Cancer arises when cells become abnormal and begin to multiply in an unregulated manner. Most of the drugs used in antineoplastic chemotherapy target cells at different phases of the cell cycle during which they divide and multiply. It may be used to cure cancer, to control it, to relieve symptoms or to shrink tumors before surgery or radiotherapy.

Although chemotherapy drugs affect normal cells, cancer cells divide more quickly than ordinary cells, so they are affected to a greater extent. The aim is for each dose of chemotherapy to kill off more cells than are able to regrow before the next treatment cycle. Antineoplastic chemotherapy is normally given in cycles which correspond to the type of cells involved, their division rate and the point during the cell cycle at which a particular drug acts.


Complications of antineoplastic chemotherapy arise because of the drugs' effects on normal cells. Side effects vary according to the drug involved, and they may occur during treatment, immediately after, or only when treatment has continued for some time. It is possible for adverse effects to continue for a while after antineoplastic chemotherapy has finished. Most minor side effects can be treated but serious complications may need immediate attention. Symptoms such as a high temperature, breathing difficulties, unusual bleeding, or severe diarrhea and vomiting may need treating urgently.

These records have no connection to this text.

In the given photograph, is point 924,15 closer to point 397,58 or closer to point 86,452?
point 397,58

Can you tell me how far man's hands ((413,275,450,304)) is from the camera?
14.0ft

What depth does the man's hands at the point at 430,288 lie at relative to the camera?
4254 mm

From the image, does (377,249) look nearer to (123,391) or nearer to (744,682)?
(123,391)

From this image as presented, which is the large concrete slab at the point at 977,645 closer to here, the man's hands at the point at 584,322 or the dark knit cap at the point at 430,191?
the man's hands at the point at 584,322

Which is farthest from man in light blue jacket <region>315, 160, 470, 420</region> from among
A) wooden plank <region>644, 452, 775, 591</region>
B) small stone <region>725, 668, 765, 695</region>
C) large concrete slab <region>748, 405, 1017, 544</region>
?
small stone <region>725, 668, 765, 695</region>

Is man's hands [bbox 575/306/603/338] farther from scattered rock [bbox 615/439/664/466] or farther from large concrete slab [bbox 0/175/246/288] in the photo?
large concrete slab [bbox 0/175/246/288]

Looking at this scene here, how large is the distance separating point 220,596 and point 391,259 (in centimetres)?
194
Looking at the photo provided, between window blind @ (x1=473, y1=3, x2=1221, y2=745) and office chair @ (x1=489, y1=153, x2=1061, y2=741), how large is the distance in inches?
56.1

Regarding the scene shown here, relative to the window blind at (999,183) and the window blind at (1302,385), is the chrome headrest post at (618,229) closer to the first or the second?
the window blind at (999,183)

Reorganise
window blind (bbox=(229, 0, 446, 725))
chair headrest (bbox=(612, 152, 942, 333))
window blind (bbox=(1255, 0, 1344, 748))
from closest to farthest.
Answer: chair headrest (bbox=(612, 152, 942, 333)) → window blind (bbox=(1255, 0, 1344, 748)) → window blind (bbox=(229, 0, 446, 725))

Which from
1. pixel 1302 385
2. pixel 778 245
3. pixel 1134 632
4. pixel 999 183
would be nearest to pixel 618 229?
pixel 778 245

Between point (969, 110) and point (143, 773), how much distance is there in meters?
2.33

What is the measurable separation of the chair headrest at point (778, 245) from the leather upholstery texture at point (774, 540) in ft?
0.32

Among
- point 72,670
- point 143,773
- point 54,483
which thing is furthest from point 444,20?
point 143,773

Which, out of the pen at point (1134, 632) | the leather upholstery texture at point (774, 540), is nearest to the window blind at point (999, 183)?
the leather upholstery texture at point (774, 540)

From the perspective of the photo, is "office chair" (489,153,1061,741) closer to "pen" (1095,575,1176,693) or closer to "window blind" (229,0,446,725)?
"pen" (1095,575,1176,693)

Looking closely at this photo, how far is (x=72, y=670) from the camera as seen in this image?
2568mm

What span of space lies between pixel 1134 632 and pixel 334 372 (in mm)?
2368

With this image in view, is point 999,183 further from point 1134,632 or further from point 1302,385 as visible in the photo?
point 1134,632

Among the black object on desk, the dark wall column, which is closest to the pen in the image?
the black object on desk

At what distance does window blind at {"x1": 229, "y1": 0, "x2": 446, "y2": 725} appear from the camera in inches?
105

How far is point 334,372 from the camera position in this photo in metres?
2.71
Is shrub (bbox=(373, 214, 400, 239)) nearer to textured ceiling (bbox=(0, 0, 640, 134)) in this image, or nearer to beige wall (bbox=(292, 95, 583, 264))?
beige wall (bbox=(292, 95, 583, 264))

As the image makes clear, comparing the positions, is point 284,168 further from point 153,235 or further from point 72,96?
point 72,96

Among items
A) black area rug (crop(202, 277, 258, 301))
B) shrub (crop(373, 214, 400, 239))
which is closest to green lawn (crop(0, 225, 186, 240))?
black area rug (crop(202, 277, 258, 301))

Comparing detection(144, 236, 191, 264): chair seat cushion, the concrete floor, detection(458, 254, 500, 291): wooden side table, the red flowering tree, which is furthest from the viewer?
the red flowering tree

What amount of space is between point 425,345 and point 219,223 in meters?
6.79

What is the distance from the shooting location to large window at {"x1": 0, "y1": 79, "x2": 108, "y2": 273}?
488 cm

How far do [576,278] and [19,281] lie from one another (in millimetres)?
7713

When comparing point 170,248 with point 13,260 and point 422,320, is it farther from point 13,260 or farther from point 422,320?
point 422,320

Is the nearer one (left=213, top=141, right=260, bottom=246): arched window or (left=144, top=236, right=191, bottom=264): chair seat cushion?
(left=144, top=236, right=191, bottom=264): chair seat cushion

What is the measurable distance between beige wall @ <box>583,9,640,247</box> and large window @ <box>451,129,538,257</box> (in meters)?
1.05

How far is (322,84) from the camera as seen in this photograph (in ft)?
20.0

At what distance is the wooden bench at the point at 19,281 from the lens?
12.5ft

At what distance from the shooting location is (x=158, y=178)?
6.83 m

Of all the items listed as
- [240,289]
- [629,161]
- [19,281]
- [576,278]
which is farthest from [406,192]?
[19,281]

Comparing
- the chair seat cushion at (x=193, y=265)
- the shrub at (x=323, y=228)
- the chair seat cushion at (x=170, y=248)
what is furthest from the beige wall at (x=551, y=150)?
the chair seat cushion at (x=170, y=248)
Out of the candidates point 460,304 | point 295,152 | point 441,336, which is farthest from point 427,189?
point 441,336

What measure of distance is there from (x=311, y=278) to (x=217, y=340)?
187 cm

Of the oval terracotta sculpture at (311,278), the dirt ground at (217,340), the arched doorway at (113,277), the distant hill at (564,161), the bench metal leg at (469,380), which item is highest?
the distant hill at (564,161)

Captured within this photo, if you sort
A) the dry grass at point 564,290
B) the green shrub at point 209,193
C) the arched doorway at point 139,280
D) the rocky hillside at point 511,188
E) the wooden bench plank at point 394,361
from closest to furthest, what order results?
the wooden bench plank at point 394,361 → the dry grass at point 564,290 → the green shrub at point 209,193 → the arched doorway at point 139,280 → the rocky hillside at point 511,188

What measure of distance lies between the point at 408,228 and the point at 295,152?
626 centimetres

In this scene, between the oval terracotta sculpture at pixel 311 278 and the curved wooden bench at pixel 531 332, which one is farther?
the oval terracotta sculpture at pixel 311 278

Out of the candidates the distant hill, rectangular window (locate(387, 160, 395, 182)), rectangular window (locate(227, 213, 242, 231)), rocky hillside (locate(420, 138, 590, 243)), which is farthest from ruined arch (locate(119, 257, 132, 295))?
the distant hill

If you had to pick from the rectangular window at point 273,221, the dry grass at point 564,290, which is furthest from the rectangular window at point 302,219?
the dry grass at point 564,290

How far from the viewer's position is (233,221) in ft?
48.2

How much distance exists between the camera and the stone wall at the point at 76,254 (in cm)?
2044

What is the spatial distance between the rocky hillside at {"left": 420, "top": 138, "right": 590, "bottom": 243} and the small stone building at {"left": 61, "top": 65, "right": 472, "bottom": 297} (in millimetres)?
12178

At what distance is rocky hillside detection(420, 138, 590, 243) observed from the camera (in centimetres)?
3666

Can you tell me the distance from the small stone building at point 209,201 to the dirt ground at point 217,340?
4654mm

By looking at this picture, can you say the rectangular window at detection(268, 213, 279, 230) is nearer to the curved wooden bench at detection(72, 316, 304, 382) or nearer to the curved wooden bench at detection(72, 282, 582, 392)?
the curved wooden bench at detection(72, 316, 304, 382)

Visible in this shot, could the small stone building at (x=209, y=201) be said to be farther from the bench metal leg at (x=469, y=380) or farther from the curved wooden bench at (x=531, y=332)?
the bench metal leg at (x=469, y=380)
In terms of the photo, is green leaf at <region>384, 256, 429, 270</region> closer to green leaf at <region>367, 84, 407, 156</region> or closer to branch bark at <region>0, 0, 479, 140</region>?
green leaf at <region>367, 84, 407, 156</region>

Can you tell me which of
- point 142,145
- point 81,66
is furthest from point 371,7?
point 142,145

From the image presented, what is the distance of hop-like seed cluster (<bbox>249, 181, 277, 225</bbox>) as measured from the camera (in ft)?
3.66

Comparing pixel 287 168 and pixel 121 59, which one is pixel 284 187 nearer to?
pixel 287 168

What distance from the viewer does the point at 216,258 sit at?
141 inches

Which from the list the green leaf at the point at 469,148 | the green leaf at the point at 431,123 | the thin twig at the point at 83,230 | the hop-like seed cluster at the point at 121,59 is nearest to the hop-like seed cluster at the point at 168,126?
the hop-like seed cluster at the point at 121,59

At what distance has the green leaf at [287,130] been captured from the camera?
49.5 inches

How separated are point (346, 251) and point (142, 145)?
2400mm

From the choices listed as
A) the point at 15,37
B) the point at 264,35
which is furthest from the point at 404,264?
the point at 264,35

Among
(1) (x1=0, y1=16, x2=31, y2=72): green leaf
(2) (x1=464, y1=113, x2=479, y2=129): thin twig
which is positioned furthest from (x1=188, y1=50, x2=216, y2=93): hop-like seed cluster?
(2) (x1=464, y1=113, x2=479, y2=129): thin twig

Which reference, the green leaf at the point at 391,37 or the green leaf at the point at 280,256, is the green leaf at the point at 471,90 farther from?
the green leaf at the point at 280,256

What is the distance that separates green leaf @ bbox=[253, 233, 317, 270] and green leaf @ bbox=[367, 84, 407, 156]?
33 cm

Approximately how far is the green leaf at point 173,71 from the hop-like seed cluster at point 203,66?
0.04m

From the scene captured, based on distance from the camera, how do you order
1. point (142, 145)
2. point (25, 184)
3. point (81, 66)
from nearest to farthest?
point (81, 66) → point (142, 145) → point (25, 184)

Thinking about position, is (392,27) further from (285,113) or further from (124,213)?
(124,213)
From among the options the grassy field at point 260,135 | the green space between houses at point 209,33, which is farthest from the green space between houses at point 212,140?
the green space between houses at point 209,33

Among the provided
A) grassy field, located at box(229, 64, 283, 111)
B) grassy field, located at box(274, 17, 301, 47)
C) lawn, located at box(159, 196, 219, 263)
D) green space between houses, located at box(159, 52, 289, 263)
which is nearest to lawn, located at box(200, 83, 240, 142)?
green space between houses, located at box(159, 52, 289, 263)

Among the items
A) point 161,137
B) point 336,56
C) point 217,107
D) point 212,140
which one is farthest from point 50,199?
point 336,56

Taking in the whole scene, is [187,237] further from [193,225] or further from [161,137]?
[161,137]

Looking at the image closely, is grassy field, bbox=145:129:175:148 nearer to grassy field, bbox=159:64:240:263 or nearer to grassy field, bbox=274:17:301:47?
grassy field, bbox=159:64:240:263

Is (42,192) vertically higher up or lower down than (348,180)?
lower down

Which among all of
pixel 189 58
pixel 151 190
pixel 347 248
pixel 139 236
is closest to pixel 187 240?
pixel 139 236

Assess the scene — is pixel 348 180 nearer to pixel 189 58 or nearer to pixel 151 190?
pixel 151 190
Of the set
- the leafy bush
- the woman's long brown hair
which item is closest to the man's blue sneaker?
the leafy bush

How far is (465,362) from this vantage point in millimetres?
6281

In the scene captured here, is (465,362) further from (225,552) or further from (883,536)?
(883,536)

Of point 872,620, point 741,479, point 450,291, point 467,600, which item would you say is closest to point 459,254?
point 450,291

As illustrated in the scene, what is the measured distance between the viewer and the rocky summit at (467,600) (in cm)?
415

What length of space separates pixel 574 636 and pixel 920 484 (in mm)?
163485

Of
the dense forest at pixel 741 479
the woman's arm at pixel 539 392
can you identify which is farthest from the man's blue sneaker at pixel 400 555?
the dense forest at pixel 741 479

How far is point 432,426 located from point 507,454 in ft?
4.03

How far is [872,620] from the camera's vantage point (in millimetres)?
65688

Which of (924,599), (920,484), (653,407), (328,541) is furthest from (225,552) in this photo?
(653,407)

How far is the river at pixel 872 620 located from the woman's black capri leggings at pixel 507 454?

Tiredness, nausea, loss of appetite, anemia and hair loss are all common side effects of antineoplastic chemotherapy. Taste changes, sore mouth, constipation and dry skin are other problems which can be associated with cancer treatment. Complications vary because different antineoplastic drugs are associated with different possible side effects. As individuals react differently to chemotherapy, not everyone will experience all of these symptoms and some people will not have any of them. In most cases, problems are temporary and go away when treatment ends.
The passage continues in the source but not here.